Ensure you know the true alcohol service size of holiday drinks, pay attention to the number of drinks customers order and make sure to factor in the possible increased alcohol content of specialty beverages when estimating their Blood Alcohol Concentration (BAC).

Create non-alcoholic drink specials as an alternative

If your establishment is making traditional cocktails or serving up a unique twist on old favorites, make sure you dedicate some time and energy to creating delicious cocktails that don’t contain alcohol. Many people won’t be drinking for a variety of reasons — they may be trying to cut down their alcohol intake over the holidays or aiming to cut calories, or they may be pregnant or acting as the designated driver — and providing non-alcoholic holiday drink alternatives can help them partake in the festivities. Show your support for these customers by crafting cool cocktails that are every bit as tasty as their alcoholic counterparts.

Keep designated driving service information handy

Designated drivers provide a crucial service to ensure everyone gets home safely, although sometimes, no one in the group can fulfill this role. In the hustle and bustle, people may forget to arrange a safe way home, and if they’re out socializing and having fun, they may end up drinking more than they intended to. They may also be planning to drive, but have underestimated how much alcohol they’ve really had.

It’s your responsibility, while monitoring customers and their orders, to make the call on whether they’ve reached the legal limit of intoxication to drive. Be prepared with an alternative option to get them home safely. Have the phone numbers of the designated driver services in your area as well as taxi information easily accessible for when you need it.

Be ready to ID everyone

Checking IDs is always important, and even more so during the holidays, as families and large groups will be gathering at your establishment. Always checking IDs can help you avoid guesswork — someone can look older than 21, even if they’re younger. Guessing someone’s age and accidentally serving someone under 21 can lead to serious consequences, so when in doubt, ID the whole table. Make sure minors are not drinking from their relatives’ or friends’ glasses. If this happens, stop service to everyone at the table.

There is no leeway in the law on this issue. Remember: there’s no penalty for checking IDs or refusing service, but there are major consequences for serving alcohol to minors.

Offer food with drinks

This is another all-year-round best practice if your establishment also serves food, and it may actually be easier during the holiday season, when festive menu items or seasonal foods are plentiful. Special appetizers and hors d’oeuvres can be served before a main meal — these treats are crowd-pleasers with the added benefit of slowing customers’ intake of alcohol and slowing the absorption of alcohol into the bloodstream. If they’re drinking alcohol, encourage customers to enjoy tasty foods as well.
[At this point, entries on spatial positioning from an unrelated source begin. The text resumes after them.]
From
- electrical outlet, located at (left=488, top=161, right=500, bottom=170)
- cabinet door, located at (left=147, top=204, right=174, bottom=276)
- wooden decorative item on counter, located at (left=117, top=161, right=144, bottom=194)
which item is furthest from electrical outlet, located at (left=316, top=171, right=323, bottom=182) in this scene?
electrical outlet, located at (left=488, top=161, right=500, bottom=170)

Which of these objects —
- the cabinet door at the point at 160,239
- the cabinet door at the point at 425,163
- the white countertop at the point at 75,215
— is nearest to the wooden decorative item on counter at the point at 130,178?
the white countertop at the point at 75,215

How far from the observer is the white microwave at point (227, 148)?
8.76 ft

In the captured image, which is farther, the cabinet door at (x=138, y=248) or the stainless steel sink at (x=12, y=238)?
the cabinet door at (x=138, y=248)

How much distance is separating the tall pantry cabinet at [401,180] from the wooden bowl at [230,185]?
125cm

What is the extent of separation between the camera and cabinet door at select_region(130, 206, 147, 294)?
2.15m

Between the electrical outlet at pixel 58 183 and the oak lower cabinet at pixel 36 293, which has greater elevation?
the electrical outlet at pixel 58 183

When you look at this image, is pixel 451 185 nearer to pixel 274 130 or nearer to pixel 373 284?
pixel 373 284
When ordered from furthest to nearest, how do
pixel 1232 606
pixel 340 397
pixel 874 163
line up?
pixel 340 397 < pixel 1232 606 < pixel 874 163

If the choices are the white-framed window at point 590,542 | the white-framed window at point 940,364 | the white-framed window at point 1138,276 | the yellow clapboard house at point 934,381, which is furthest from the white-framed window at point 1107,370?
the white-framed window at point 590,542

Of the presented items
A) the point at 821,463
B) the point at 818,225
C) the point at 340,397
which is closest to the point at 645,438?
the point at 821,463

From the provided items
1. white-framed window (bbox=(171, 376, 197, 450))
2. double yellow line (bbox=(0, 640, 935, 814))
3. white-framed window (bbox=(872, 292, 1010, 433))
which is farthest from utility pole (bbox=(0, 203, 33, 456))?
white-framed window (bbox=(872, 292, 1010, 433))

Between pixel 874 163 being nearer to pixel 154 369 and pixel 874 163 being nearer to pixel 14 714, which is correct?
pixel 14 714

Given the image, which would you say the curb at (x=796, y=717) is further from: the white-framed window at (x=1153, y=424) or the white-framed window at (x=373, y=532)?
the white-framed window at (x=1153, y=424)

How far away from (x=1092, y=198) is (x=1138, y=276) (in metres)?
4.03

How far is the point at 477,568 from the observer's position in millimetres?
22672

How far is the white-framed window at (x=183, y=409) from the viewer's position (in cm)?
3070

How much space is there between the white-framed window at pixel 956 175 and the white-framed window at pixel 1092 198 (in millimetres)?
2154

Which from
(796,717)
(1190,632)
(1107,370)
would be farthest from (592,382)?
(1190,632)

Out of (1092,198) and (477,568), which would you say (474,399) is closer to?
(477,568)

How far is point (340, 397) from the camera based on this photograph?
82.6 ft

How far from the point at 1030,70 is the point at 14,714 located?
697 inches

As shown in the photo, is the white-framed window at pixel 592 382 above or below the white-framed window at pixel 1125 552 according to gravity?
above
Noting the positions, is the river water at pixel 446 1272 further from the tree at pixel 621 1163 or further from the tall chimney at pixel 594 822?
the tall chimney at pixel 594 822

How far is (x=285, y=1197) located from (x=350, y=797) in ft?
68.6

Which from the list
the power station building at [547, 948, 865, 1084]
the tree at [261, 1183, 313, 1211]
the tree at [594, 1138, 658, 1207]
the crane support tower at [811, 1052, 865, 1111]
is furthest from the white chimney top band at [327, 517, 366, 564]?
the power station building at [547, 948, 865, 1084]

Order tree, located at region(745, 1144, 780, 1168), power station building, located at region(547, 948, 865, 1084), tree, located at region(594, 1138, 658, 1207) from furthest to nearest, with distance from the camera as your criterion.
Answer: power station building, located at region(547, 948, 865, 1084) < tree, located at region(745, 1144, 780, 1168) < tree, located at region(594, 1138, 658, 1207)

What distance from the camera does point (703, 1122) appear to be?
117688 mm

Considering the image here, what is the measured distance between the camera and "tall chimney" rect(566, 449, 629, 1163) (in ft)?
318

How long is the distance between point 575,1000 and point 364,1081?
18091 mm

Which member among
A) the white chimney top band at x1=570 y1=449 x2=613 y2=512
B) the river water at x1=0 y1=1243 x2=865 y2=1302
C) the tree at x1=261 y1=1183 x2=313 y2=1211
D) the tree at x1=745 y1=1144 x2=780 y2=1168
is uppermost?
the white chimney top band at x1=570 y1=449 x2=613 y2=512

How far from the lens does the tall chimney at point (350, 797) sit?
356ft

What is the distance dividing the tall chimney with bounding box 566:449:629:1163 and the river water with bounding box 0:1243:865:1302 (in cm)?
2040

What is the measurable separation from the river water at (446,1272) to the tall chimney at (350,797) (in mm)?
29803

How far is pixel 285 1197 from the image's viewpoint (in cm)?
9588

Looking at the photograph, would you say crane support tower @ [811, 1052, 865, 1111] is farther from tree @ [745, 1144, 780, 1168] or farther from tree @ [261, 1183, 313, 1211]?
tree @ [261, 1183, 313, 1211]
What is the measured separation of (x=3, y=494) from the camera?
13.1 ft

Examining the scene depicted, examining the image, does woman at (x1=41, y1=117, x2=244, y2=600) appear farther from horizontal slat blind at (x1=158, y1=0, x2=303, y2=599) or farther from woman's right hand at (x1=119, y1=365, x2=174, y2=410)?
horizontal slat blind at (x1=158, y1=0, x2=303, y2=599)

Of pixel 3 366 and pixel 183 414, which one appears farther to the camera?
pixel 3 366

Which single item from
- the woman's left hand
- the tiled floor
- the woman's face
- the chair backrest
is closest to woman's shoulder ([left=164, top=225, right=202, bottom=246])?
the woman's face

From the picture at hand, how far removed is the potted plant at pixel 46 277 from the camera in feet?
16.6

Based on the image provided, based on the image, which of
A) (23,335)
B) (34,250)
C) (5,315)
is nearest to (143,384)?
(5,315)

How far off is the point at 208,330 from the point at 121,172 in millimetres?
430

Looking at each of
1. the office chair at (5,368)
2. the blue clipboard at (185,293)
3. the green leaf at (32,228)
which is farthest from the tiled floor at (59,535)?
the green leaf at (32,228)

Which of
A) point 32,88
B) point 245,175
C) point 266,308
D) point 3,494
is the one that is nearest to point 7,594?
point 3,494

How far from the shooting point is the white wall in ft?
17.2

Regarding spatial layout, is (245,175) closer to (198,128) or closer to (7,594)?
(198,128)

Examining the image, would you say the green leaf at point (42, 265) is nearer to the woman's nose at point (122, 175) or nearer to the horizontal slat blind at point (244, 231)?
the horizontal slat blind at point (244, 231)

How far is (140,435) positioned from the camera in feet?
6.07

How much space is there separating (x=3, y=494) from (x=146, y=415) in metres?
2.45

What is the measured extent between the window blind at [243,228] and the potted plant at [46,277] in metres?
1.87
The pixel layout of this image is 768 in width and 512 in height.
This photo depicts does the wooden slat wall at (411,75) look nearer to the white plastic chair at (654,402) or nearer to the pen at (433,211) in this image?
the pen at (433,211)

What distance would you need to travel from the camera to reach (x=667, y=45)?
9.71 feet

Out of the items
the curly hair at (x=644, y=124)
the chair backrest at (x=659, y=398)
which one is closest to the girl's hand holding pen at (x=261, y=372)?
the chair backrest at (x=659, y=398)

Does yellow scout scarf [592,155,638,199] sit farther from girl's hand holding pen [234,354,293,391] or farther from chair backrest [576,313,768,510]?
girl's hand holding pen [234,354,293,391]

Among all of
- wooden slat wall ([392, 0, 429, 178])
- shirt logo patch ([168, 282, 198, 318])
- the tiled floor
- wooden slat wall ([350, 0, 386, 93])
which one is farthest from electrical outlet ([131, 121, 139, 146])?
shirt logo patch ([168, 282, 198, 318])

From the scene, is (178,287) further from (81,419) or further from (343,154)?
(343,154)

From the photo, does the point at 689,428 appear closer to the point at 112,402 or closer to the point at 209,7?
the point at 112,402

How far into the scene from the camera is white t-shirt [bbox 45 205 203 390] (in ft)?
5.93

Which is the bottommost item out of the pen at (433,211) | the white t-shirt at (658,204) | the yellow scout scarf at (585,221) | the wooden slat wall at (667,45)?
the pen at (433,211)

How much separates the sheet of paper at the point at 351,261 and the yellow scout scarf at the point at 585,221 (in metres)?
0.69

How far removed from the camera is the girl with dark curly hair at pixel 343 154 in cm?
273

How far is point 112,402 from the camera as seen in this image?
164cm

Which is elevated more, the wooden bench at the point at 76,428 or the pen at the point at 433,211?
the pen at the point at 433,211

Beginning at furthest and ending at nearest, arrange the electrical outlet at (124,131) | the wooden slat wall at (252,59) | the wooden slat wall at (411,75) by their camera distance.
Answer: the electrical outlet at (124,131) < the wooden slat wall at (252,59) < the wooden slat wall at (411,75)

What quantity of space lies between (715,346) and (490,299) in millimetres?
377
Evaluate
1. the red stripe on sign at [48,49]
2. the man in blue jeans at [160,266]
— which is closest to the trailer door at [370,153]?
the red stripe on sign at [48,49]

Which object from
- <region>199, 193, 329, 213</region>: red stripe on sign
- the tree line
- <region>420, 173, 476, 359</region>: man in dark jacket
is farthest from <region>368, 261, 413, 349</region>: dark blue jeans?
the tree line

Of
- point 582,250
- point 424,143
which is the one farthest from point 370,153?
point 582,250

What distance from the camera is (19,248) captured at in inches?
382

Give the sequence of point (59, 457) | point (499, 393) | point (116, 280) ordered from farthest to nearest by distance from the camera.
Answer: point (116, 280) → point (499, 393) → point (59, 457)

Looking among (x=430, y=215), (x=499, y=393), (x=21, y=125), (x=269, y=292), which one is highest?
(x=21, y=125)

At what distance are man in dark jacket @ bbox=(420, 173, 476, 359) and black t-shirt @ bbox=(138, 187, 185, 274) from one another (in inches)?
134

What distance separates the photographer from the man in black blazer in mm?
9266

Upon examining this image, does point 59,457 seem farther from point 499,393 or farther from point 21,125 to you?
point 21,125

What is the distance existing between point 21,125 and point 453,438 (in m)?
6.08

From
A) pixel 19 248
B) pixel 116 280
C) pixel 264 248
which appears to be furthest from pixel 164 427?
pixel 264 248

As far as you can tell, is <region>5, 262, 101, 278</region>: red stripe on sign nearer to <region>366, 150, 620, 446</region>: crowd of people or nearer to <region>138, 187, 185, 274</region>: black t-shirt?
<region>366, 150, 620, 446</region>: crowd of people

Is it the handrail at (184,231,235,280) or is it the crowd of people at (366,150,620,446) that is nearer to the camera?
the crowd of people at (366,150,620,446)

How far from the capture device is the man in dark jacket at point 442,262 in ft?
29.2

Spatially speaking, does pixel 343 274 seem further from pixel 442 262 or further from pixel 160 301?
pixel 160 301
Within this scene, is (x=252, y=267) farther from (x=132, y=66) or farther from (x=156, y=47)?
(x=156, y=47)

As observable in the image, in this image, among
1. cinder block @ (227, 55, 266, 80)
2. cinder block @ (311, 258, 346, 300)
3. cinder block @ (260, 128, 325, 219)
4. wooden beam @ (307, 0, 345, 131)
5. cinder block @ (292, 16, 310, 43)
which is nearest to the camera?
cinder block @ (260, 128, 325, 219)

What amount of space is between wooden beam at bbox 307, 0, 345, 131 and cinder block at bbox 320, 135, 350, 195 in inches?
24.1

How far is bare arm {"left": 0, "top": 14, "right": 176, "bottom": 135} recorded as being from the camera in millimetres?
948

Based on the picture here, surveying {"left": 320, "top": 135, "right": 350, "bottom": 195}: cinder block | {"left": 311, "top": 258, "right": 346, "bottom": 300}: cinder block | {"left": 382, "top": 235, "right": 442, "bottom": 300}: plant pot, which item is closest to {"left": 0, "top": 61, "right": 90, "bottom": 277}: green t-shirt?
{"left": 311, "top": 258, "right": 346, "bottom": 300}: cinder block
Be transparent with possible allergens

Some holiday drinks could contain allergens, or high-risk ingredients. For example, eggnog often contains raw egg whites; egg is a common allergen, so don’t assume people are already aware of what allergens are in what drinks — play it safe and disclose the full ingredients list on signs or menus. Make sure all staff know the contents of each drink, and that they communicate this information to customers.

This holiday season, keep safety at top of mind by following these tips for alcohol service — your business and your bottom line will thank you!